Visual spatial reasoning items
■ ■ ■ ■ ■

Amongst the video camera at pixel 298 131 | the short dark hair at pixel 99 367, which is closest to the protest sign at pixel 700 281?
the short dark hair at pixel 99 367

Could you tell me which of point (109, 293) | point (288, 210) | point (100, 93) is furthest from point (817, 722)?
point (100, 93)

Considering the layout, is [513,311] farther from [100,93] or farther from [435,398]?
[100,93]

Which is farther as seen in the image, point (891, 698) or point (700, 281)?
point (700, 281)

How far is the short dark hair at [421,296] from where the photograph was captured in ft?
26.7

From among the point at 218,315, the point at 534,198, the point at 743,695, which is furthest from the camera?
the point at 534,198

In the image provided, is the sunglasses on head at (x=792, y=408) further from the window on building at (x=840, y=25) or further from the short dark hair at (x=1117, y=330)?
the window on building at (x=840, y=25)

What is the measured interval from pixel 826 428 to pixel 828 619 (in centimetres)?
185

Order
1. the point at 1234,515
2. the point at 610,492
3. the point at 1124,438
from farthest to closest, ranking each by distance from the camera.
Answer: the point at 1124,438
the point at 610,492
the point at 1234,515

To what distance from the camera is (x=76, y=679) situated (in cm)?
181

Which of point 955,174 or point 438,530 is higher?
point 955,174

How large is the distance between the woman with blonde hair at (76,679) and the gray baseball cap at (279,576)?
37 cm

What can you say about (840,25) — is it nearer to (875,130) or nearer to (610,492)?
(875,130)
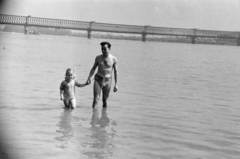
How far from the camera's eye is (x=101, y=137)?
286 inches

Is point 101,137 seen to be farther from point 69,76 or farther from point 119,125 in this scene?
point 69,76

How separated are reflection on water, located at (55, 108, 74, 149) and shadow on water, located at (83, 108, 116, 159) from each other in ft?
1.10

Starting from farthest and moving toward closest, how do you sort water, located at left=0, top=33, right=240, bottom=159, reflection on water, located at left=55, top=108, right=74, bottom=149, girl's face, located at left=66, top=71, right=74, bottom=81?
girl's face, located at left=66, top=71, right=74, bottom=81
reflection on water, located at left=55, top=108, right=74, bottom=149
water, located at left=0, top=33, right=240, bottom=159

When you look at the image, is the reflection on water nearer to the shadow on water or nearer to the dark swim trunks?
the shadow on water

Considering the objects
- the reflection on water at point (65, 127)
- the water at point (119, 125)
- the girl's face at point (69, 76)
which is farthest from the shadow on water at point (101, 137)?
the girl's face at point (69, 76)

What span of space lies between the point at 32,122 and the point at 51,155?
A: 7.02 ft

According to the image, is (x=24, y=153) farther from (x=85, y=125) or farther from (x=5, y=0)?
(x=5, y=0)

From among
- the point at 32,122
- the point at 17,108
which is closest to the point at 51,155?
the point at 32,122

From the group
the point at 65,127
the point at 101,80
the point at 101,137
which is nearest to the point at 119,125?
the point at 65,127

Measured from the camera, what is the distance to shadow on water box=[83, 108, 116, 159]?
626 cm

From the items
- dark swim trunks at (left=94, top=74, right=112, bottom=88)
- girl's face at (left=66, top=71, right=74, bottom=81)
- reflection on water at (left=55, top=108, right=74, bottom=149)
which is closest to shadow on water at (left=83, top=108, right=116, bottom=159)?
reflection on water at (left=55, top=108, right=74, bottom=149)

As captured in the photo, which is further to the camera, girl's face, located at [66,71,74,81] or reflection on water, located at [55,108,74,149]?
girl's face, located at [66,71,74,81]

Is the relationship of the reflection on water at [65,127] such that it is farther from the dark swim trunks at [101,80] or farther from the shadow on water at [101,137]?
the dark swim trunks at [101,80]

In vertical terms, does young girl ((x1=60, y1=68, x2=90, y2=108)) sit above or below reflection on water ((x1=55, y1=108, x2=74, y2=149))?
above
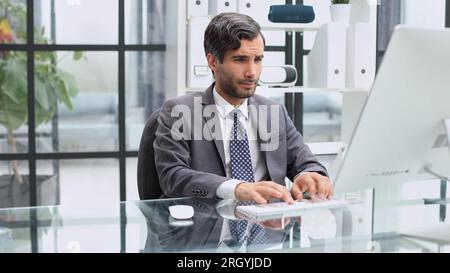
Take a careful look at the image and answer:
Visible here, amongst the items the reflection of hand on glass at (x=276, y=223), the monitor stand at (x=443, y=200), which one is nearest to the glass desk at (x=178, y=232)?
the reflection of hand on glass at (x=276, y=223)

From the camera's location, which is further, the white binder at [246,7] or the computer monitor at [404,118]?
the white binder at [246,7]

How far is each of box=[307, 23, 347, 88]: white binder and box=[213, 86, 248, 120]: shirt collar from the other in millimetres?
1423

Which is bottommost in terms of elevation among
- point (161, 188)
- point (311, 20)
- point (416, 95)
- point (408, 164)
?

■ ■ ■ ■ ■

Work to complete
Repeat each entry exactly as given; no pictures belong in the copy.

Finished task
Amongst the video camera at pixel 298 131 | the short dark hair at pixel 99 367, which is closest to the protest sign at pixel 700 281?
the short dark hair at pixel 99 367

Could you tell me which of point (109, 293) | point (288, 210) | point (100, 93) is furthest from point (817, 722)?
point (100, 93)

Considering the layout, is [513,311] farther from [100,93] or farther from [435,398]?
[100,93]

Which is farther as seen in the image, point (891, 698) or point (700, 281)?
point (700, 281)

How far is the short dark hair at [421,296] from where the photograph was captured in ft?
26.7

From among the point at 218,315, the point at 534,198, the point at 743,695, which is furthest from the camera?
the point at 534,198

In the image provided, is the sunglasses on head at (x=792, y=408) further from the window on building at (x=840, y=25) or further from the short dark hair at (x=1117, y=330)?
the window on building at (x=840, y=25)

What is the measured interval from pixel 826 428 to pixel 828 619 (in centimetres)?
185

Order
1. the point at 1234,515
2. the point at 610,492
3. the point at 1124,438
from farthest to closest, ranking each by distance from the camera.
Answer: the point at 1124,438
the point at 610,492
the point at 1234,515

To what distance from the camera is (x=76, y=679) situated (in cm)?
181

Which of point 955,174 or point 438,530 is higher?
point 955,174

How large is the distance between the woman with blonde hair at (76,679) and the gray baseball cap at (279,576)?
37 cm

What can you say about (840,25) — is it nearer to (875,130) or nearer to (610,492)?
(875,130)
How far from the camera's eye is (x=101, y=137)?
286 inches

Is point 101,137 seen to be farther from point 69,76 or farther from point 119,125 in this scene?
point 69,76

How separated are reflection on water, located at (55, 108, 74, 149) and shadow on water, located at (83, 108, 116, 159) from each other in ft?
1.10

Starting from farthest and moving toward closest, how do you sort water, located at left=0, top=33, right=240, bottom=159, reflection on water, located at left=55, top=108, right=74, bottom=149, girl's face, located at left=66, top=71, right=74, bottom=81?
girl's face, located at left=66, top=71, right=74, bottom=81
reflection on water, located at left=55, top=108, right=74, bottom=149
water, located at left=0, top=33, right=240, bottom=159

When you look at the image, is the reflection on water nearer to the shadow on water or nearer to the dark swim trunks?
the shadow on water

Considering the objects
- the reflection on water at point (65, 127)
- the water at point (119, 125)
- the girl's face at point (69, 76)
which is farthest from the shadow on water at point (101, 137)?
the girl's face at point (69, 76)

What span of space lies between the point at 32,122 and the point at 51,155?
A: 7.02 ft

According to the image, is (x=24, y=153) farther from (x=85, y=125) or farther from (x=5, y=0)?
(x=5, y=0)

From among
- the point at 32,122
- the point at 17,108
which is closest to the point at 51,155?
the point at 32,122

From the group
the point at 65,127
the point at 101,80
the point at 101,137
which is nearest to the point at 119,125?
the point at 65,127

Measured from the camera, what is the distance to shadow on water box=[83, 108, 116, 159]?
626 cm

From the items
- dark swim trunks at (left=94, top=74, right=112, bottom=88)
- girl's face at (left=66, top=71, right=74, bottom=81)
- reflection on water at (left=55, top=108, right=74, bottom=149)
which is closest to shadow on water at (left=83, top=108, right=116, bottom=159)?
reflection on water at (left=55, top=108, right=74, bottom=149)

As captured in the photo, which is further to the camera, girl's face, located at [66,71,74,81] or reflection on water, located at [55,108,74,149]?
girl's face, located at [66,71,74,81]

Is the relationship of the reflection on water at [65,127] such that it is farther from the dark swim trunks at [101,80] or farther from the shadow on water at [101,137]?
the dark swim trunks at [101,80]

In vertical terms, does young girl ((x1=60, y1=68, x2=90, y2=108)) sit above or below reflection on water ((x1=55, y1=108, x2=74, y2=149))?
above
Take a careful look at the image and answer:
Visible here, amongst the items the reflection of hand on glass at (x=276, y=223), the monitor stand at (x=443, y=200), which one is nearest to the glass desk at (x=178, y=232)?
the reflection of hand on glass at (x=276, y=223)

From the camera's location, which is further, the white binder at [246,7] or the computer monitor at [404,118]?
the white binder at [246,7]

How far is each of box=[307, 23, 347, 88]: white binder and box=[213, 86, 248, 120]: shirt collar from the other in millimetres?
1423

Which is bottommost in terms of elevation among
- point (161, 188)
- point (311, 20)
- point (416, 95)
- point (408, 164)
?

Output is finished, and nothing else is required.